Saved entries:

·····

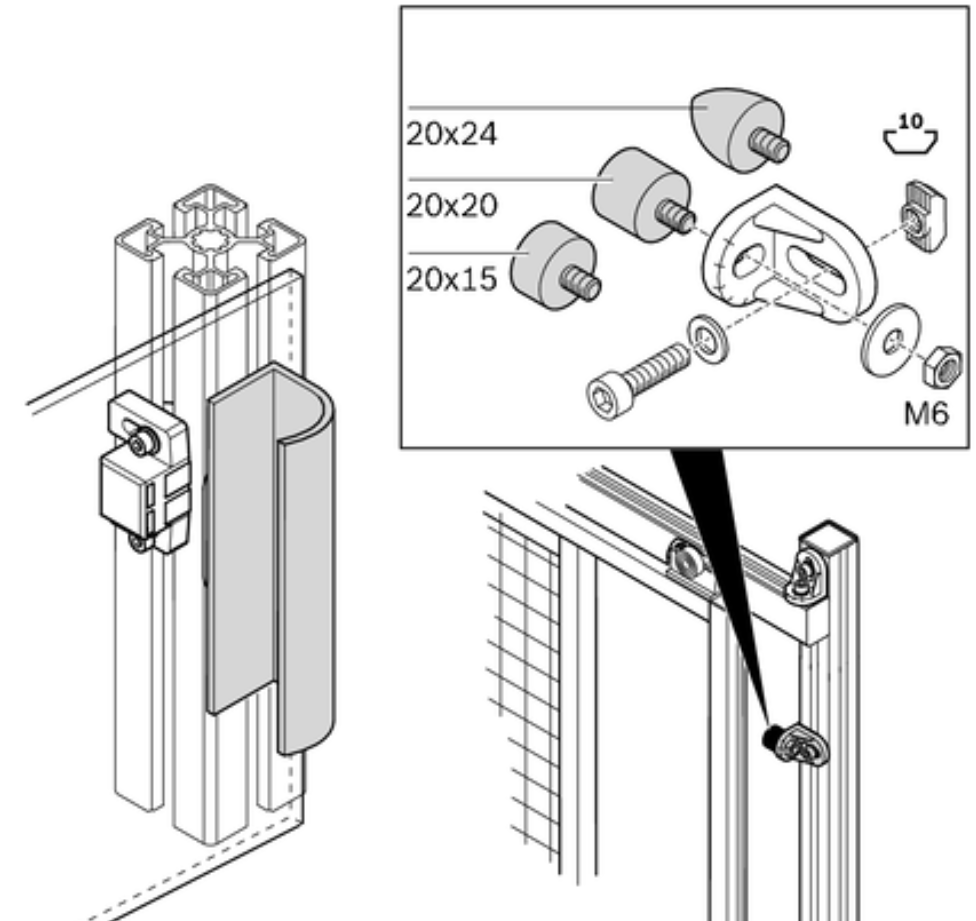 20x24
20x20
20x15
10
M6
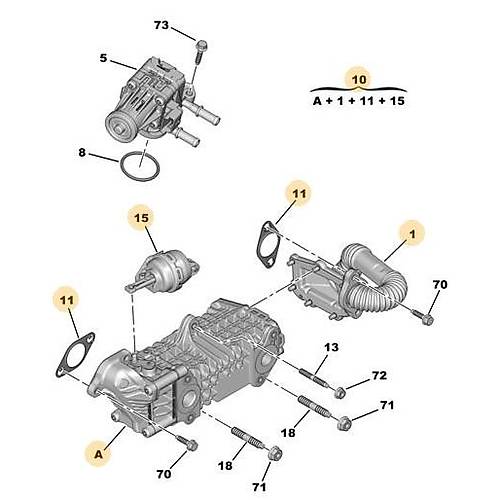 73
5
10
A + 1 + 11 + 15
8
11
15
1
70
11
13
72
71
18
A
70
18
71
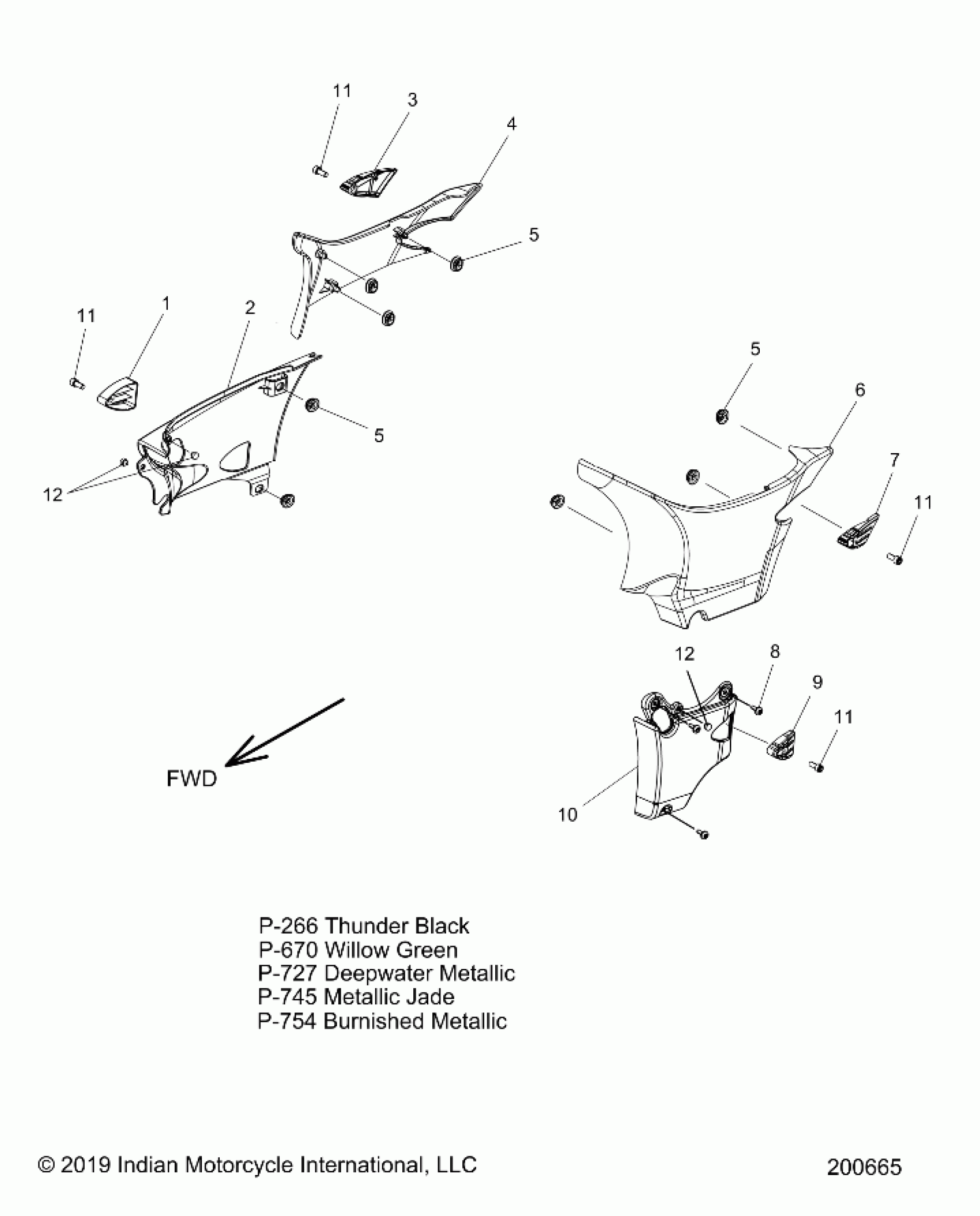 11
3
4
5
11
1
2
5
12
5
6
7
11
12
8
9
11
10
FWD

P-266 Thunder Black
P-670 Willow Green
P-727 Deepwater Metallic
P-745 Metallic Jade
P-754 Burnished Metallic

© 2019 Indian Motorcycle International, LLC

200665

·····

§ **TASK TO CARRY OUT**
Each record above should be repeated exactly, please, without pictures.

§ **EXPECTED ANSWER**
 20x24
20x20
20x15
10
M6
 73
5
10
A + 1 + 11 + 15
8
11
15
1
70
11
13
72
71
18
A
70
18
71
 11
3
4
5
11
1
2
5
12
5
6
7
11
12
8
9
11
10
FWD

P-266 Thunder Black
P-670 Willow Green
P-727 Deepwater Metallic
P-745 Metallic Jade
P-754 Burnished Metallic

© 2019 Indian Motorcycle International, LLC

200665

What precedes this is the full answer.